TASK TO COMPLETE:
I'd like an exact copy of every line from the start of the entries below through the line containing "common name: domestic cat", please.

DATASET EXCERPTS:

__________

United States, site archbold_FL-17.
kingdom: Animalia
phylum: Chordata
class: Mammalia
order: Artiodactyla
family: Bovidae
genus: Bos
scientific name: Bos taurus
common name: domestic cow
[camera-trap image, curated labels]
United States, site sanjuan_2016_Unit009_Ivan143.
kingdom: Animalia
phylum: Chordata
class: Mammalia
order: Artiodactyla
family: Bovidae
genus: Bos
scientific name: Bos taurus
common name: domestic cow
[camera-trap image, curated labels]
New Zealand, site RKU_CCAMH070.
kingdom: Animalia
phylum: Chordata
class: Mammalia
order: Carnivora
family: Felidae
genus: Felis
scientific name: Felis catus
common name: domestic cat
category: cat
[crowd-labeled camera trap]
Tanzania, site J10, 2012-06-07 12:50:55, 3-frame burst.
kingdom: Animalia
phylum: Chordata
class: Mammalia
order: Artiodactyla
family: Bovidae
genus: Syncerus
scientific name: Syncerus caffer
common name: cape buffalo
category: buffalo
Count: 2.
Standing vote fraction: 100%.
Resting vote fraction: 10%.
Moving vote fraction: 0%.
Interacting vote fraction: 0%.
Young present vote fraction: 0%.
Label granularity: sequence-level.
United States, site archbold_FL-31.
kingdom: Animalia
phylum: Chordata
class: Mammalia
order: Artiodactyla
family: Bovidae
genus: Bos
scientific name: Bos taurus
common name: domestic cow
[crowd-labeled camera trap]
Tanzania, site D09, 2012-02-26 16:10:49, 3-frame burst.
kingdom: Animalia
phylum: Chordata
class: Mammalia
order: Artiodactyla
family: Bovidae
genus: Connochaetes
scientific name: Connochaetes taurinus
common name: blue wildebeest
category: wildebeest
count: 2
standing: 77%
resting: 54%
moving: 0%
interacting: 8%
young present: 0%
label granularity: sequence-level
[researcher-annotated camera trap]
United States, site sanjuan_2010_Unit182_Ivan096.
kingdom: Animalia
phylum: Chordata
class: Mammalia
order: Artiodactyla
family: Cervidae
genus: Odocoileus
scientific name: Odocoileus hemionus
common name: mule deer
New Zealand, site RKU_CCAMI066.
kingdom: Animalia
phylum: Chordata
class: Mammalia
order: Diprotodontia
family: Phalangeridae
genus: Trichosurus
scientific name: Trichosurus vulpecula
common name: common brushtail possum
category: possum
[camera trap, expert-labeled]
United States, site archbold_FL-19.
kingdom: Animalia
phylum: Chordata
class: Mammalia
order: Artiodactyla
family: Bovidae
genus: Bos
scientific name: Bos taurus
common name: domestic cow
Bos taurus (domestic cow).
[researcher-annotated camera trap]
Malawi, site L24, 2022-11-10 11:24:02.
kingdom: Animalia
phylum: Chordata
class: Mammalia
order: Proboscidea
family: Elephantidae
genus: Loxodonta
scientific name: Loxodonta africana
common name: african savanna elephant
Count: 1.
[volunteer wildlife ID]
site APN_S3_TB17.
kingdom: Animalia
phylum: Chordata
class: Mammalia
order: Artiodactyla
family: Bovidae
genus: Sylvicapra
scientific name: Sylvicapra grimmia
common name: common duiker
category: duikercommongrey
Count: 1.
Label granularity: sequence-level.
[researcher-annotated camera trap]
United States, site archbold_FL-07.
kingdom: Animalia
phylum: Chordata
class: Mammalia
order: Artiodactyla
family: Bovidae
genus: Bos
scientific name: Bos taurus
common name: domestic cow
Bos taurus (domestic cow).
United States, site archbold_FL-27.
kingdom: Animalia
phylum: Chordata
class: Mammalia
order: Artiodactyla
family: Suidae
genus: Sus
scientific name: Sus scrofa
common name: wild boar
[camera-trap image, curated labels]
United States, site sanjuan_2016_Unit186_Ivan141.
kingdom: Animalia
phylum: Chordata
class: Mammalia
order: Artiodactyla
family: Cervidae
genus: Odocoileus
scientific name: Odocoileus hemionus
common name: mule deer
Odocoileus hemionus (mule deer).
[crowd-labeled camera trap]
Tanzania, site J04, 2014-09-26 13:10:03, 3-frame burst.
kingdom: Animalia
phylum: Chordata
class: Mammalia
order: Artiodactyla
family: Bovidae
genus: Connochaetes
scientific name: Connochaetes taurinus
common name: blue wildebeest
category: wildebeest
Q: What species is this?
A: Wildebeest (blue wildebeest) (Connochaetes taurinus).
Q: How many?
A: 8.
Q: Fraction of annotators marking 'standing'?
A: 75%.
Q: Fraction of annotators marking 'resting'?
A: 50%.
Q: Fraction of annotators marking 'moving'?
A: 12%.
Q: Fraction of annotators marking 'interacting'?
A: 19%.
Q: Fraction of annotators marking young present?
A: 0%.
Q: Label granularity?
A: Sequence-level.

__________

EXERCISE RESPONSE:
United States, site archbold_FL-17.
kingdom: Animalia
phylum: Chordata
class: Mammalia
order: Artiodactyla
family: Bovidae
genus: Bos
scientific name: Bos taurus
common name: domestic cow
[camera-trap image, curated labels]
United States, site sanjuan_2016_Unit009_Ivan143.
kingdom: Animalia
phylum: Chordata
class: Mammalia
order: Artiodactyla
family: Bovidae
genus: Bos
scientific name: Bos taurus
common name: domestic cow
[camera-trap image, curated labels]
New Zealand, site RKU_CCAMH070.
kingdom: Animalia
phylum: Chordata
class: Mammalia
order: Carnivora
family: Felidae
genus: Felis
scientific name: Felis catus
common name: domestic cat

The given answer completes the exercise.